To be done
Quote every one of the records below word for word, keeping each line unchanged.

[begin Exercise data]

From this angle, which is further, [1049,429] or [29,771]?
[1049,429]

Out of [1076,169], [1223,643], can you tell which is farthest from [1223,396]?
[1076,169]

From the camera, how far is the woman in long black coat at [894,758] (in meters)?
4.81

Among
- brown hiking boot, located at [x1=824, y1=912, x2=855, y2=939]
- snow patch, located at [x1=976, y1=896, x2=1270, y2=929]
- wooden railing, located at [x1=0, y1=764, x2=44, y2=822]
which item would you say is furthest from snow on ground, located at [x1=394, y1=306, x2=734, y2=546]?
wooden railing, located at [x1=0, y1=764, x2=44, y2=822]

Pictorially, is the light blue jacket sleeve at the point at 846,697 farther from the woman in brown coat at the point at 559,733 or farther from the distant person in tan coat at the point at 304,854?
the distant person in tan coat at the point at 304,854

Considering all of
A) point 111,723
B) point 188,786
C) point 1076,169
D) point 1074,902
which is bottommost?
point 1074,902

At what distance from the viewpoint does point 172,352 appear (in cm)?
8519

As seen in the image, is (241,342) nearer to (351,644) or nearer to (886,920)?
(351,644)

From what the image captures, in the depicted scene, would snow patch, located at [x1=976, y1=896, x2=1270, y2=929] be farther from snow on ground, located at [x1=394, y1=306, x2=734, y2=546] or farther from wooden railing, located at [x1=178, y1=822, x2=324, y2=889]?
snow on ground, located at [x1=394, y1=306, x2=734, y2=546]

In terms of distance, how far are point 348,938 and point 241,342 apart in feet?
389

[end Exercise data]

Full response
From this angle, which is further, [1049,429] or [29,771]?
[1049,429]

Out of [1076,169], [1223,643], can you tell which is farthest from [1223,396]?
[1076,169]

From the camera, how far is the woman in long black coat at [894,758] (in meters)?
4.81

Among
- brown hiking boot, located at [x1=824, y1=912, x2=855, y2=939]
- snow patch, located at [x1=976, y1=896, x2=1270, y2=929]
- wooden railing, located at [x1=0, y1=764, x2=44, y2=822]
which item would you say is furthest from snow on ground, located at [x1=394, y1=306, x2=734, y2=546]?
wooden railing, located at [x1=0, y1=764, x2=44, y2=822]

Pictorially, is the light blue jacket sleeve at the point at 846,697 farther from the woman in brown coat at the point at 559,733 or farther from the distant person in tan coat at the point at 304,854?
the distant person in tan coat at the point at 304,854

Considering all of
A) point 111,723
B) point 188,786
C) point 1076,169
D) point 1074,902
which is bottommost?
point 1074,902

At what distance from the viewpoint does point 172,352 appear (in cm)?
8519

As seen in the image, is (241,342) nearer to (351,644) or nearer to (886,920)?
(351,644)

From what the image captures, in the depicted scene, would snow patch, located at [x1=976, y1=896, x2=1270, y2=929] be farther from snow on ground, located at [x1=394, y1=306, x2=734, y2=546] or farther from wooden railing, located at [x1=178, y1=822, x2=324, y2=889]?
snow on ground, located at [x1=394, y1=306, x2=734, y2=546]

In terms of distance, how far are point 348,938 and point 241,342 apart in feet?
389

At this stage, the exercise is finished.